**Teks Sumber**.
= = = = =

Seikh Bahai (1547-1621), budayawan dan arsitek muslim Persia, pernah bersandung, “Masnawi Maknawi Maulawi (Rumi) adalah Quran dalam bahasa Pahlavi (Persia kuno)”. Tentu saja sebagai seorang muslim yang taat, Bahai tidak bermaksud menyekutukan Alquran, tapi ia sekedar menunjukkan betapa kuatnya pengaruh Alquran dalam syair-syair Rumi, terutama kitab Masnawi.
Jauh setelah empat abad berlalu, terinspirasi dari ide Seikh Bahai, Bahaoddin Khorramshahi dan Siyamak Mokhtari menulis buku setebal 700 halaman tentang pengaruh Alquran dalam bait-bait Masnawi. Mereka bahu membahu mengumpulkan syair-syair Rumi dengan menunjukkan berbagai ayat dalam Quran wa Masynawi. Sebenarnya, seberapa pentingkah karya ini?

= = = = =

**Data yang Diberikan**.
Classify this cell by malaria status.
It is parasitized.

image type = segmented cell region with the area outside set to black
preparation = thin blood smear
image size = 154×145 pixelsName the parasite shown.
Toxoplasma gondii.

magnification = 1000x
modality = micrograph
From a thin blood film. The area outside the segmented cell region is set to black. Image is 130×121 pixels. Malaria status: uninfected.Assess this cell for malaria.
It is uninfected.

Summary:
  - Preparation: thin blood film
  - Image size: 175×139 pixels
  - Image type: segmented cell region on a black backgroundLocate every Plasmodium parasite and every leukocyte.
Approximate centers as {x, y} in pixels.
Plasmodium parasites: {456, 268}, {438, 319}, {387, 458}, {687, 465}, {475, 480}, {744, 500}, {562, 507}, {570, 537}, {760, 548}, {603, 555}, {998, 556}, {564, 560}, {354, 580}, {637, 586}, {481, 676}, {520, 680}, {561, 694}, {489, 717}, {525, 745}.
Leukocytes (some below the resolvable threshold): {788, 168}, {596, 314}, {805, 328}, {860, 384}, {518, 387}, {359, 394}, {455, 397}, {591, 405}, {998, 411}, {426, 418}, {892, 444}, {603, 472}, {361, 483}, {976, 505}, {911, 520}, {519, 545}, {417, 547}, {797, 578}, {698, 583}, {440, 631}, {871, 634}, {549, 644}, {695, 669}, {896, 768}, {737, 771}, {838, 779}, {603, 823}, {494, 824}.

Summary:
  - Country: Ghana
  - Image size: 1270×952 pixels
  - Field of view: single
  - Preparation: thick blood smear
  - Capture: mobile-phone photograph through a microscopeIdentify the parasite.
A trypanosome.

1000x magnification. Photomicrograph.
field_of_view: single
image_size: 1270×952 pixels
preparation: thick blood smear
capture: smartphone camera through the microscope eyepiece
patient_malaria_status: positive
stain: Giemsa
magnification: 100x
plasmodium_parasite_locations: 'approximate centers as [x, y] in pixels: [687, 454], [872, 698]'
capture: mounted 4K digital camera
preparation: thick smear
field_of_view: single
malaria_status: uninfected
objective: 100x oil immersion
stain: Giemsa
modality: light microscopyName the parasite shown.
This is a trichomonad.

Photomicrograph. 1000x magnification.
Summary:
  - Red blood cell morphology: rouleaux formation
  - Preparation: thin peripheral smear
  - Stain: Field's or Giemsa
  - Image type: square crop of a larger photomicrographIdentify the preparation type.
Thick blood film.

= = = = =

**Deskripsi Tugas**. Menurut teks sumber, berapa halaman tebal buku karya Bahaoddin Khorramshahi dan Siyamak Mokhtari? Baris-baris ini tidak berhubungan dengan teks sumber.

**Penyelesaian Tugas**. Tebalnya 700 halaman.